Word clouds are great for visualizing unstructured text data and getting insights on trends and patterns.
For example, take a look at this word cloud we created using a free online word cloud generator to
analyze hotel reviews.
XI.
Data Analysis
Data analysis is the process of cleaning, analyzing, interpreting, and visualizing data using various
techniques and business intelligence tools. Data analysis tools help you discover relevant insights that
lead to smarter and more effective decision-making. It focuses on the process of turning raw data into
useful statistics, information, and explanations.
From preparing for worst-case scenarios to improving services and products, all types of data analysis
can help businesses make better decisions and create data-driven strategies
By gaining first-hand insight into what’s wrong and why, leaders can define more effective strategies to
improve processes, prevent problems, detect growth opportunities, and decide where to focus
investments.
XII. Topic Analysis
Topic analysis (also called topic detection, topic modeling, or topic extraction) is a machine learning
technique that organizes and understands large collections of data, by assigning “tags” or categories
according to each individual topic or theme.
Topic analysis uses natural language processing (NLP) to break down human language so that you can
find patterns and unlock semantic structures within texts to extract insights and help make data-driven
decisions.
XIII. Customer Feedback
Customer feedback is the information and opinions your customers leave about your product, service,
or brand.
Often, it’s in the form of survey responses, but you can also find customer feedback in social media
conversations, online reviews, chats, customer support tickets, and more
By gathering and analyzing customer feedback, you can find out which aspects of your business are
working well and which may require improvement.
XIV. Keyword Extractor
Keyword extraction (also known as keyword detection or keyword analysis) is a text analysis technique
that automatically extracts the most used and most important words and expressions from a text. It
helps summarize the content of texts and recognize the main topics discussed.
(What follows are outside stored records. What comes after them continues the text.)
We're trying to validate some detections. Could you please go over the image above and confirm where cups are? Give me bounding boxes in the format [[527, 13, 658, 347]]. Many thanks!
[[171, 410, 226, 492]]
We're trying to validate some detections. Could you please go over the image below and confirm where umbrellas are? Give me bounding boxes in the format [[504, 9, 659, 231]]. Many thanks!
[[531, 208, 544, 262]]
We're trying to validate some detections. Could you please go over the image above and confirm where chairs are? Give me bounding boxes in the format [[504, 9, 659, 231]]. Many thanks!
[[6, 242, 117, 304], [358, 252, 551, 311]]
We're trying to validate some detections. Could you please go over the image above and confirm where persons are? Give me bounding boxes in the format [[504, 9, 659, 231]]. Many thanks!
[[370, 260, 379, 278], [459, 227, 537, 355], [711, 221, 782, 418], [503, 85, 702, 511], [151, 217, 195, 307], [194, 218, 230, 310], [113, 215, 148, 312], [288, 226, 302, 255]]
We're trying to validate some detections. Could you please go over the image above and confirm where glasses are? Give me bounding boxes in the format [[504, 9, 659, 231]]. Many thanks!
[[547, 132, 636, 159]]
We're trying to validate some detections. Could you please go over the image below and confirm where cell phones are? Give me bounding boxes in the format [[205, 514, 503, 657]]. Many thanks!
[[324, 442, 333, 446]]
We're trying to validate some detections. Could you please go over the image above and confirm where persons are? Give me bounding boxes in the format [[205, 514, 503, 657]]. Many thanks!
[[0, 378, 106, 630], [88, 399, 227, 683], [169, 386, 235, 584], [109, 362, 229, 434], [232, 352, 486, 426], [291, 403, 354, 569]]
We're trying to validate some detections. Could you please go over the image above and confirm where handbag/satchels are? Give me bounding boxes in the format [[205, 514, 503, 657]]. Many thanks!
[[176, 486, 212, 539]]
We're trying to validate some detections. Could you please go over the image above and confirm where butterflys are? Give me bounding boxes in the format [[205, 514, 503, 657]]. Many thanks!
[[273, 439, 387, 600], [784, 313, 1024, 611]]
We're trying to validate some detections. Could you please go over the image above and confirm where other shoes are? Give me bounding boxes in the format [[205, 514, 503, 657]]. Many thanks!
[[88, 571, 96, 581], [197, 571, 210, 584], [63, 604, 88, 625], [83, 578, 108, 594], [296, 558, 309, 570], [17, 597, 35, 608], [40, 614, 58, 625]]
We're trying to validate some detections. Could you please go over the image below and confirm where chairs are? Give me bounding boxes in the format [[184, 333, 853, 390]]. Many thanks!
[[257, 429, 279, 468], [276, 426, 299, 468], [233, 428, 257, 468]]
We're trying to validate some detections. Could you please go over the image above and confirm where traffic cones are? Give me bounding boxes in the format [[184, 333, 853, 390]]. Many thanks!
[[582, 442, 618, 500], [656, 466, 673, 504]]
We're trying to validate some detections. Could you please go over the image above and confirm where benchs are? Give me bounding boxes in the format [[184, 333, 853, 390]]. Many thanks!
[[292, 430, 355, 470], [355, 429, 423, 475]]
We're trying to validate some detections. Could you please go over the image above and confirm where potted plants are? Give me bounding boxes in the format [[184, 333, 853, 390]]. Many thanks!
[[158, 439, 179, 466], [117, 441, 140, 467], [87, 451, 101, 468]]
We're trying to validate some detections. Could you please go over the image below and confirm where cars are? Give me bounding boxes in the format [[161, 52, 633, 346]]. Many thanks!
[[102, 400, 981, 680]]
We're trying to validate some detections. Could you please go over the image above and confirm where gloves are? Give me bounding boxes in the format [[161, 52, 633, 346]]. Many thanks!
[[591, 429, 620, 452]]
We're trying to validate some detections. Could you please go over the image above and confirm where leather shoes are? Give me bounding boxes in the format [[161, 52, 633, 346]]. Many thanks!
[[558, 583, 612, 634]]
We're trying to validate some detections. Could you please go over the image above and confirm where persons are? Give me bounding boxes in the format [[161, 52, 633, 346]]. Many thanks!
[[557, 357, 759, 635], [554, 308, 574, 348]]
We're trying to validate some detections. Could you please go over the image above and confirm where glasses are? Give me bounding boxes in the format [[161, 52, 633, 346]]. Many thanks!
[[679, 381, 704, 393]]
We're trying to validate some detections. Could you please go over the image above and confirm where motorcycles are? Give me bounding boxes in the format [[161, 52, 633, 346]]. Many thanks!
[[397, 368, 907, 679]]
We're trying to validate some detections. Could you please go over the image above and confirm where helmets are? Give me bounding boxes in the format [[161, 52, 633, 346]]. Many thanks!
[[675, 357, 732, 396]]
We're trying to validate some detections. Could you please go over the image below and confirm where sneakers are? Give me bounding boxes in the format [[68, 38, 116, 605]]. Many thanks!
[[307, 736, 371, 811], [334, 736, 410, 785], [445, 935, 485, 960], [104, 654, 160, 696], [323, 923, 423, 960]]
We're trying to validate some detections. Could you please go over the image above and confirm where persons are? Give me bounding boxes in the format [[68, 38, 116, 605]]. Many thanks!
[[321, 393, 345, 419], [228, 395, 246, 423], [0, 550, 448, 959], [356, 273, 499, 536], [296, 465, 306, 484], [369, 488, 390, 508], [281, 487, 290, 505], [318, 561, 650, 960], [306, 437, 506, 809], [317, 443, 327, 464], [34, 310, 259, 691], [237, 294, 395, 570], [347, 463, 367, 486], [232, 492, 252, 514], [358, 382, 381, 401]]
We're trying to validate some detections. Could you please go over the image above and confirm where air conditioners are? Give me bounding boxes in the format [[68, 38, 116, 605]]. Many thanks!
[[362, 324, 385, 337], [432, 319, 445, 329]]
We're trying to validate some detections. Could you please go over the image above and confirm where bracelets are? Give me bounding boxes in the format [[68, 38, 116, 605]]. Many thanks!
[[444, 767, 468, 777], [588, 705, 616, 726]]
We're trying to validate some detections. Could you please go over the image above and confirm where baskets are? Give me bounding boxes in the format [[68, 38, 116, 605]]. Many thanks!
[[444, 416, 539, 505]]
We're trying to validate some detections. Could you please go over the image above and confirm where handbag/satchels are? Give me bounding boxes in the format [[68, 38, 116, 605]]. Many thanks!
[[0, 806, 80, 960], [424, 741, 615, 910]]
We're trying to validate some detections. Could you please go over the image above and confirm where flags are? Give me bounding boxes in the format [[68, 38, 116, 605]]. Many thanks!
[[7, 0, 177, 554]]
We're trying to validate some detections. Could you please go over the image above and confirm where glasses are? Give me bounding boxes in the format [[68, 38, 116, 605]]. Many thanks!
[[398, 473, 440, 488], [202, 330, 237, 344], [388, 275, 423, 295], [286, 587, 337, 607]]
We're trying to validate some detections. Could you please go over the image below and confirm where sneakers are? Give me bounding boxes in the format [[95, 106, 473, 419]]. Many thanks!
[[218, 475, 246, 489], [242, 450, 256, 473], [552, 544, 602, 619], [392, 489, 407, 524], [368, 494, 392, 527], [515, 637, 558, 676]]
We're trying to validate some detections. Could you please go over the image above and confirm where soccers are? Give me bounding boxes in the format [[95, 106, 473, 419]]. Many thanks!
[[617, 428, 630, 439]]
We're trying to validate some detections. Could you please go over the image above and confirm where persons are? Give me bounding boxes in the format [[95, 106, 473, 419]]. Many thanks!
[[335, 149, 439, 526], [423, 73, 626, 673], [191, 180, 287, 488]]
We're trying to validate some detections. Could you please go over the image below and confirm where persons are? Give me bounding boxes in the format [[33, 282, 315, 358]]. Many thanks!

Keyword extraction uses machine learning artificial intelligence (AI) with natural language processing
(NLP) to break down human language so that it can be understood and analyzed by machines. It’s used
to find keywords from all manner of text: regular documents and business reports, social media
comments, online forums and reviews, news reports, and more.
XV. Text analysis
Text analysis (TA) is a machine learning technique used to automatically extract valuable insights from
unstructured text data. Companies use text analysis tools to quickly digest online data and documents,
and transform them into actionable insights.
You can us text analysis to extract specific information, like keywords, names, or company information
from thousands of emails, or categorize survey responses by sentiment and topic.
XVI. Text classification
Text classification is a machine learning technique that assigns a set of predefined categories to openended
text. Text classifiers can be used to organize, structure, and categorize pretty much any kind of
text – from documents, medical studies and files, and all over the web.
For example, new articles can be organized by topics; support tickets can be organized by urgency; chat
conversations can be organized by language; brand mentions can be organized by sentiment; and so on.
It’s estimated that around 80% of all information is unstructured, with text being one of the most
common types of unstructured data. Because of the messy nature of text, analyzing, understanding,
organizing, and sorting through text data is hard and time-consuming, so most companies fail to use it to
its full potential.
This is where text classification with machine learning comes in. Using text classifiers, companies can
automatically structure all manner of relevant text, from emails, legal documents, social media,
chatbots, surveys, and more in a fast and cost-effective way. This allows companies to save time
analyzing text data, automate business processes, and make data-driven business decisions.